Affiliation:
1. Shanghai Key Laboratory of Green Chemistry and Chemical Processes School of Chemistry and Molecular Engineering East China Normal University North Zhongshan Rd. 3663 Shanghai 200062 China
2. School of Physical Science and Technology & Shanghai Key Laboratory of High-resolution Electron Microscopy ShanghaiTech University Shanghai 201210 China
3. State Key Laboratory of Petroleum Molecular and Process Engineering SKLPMPE Sinopec Research Institute of Petroleum Processing Co., LTD. Beijing 100083 China
4. East China Normal University Shanghai 200062 China
5. Institute of Eco-Chongming Shanghai 202162 China
Abstract
AbstractA multidimensional extra‐large pore zeolite with highly hydrothermal stability, denoted as −IRT−HS, has been developed successfully, starting from Ge‐rich germanosilicate precursor hydrothermally directed by a small and commercially available piperidinium‐type organic structure‐directing agent (OSDA). −IRT−HS, with the supermicropores, is structurally analogues to 28‐membered ring −IRT topology as confirmed by various spectroscopic techniques. And it is the high‐silica (Si/Ge=58) zeolite with the largest pore size as well. Notably, using acid‐washed as‐made Ge‐rich −IRT precursor as the silicon source is crucial to restore partially collapsed structure into a stable framework by OSDA‐assisted recrystallization.

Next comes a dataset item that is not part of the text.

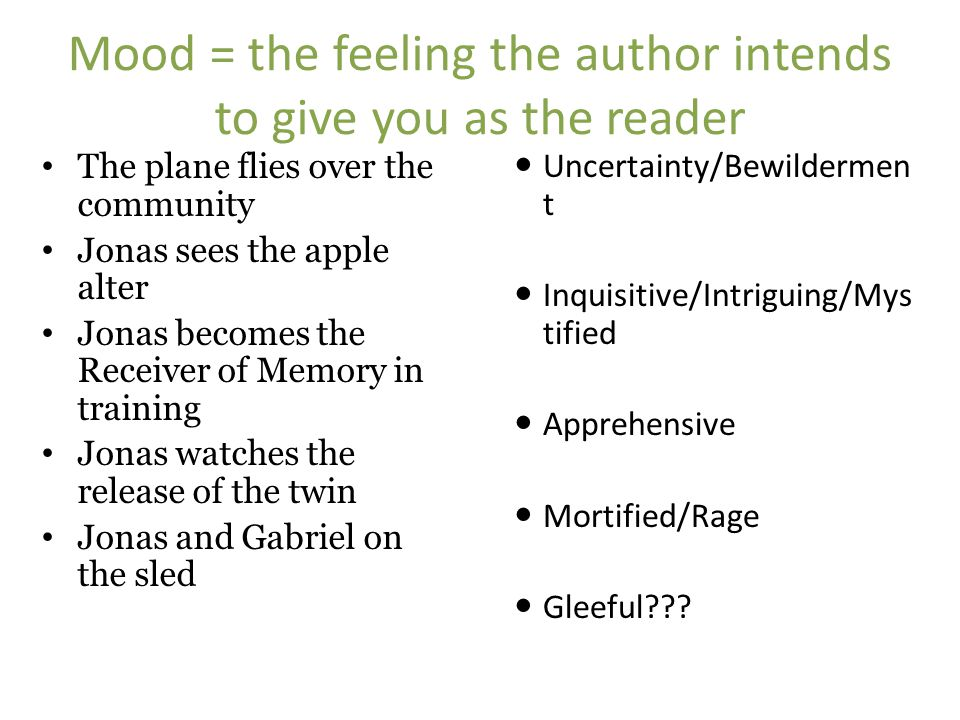 Mood = the feeling the author intends to give you as the reader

The calcined −IRT−HS maintains a high crystallinity, even when stored in a humid environment for extended periods or directly exposed to water. Additionally, high silica Al‐containing analogue is also readily synthesized, serving as an active solid‐acid catalyst in 1,3,5‐triisopropylbenzene cracking reaction, yielding an impressive initial conversion up to 76.1 % much higher than conventional large‐pore Beta zeolite (30.4 %). This work will pave the way for the designed synthesis of targeted high‐silica zeolites with stable and extra‐large pore frameworks, mimicking the structures of existing Ge‐rich counterparts.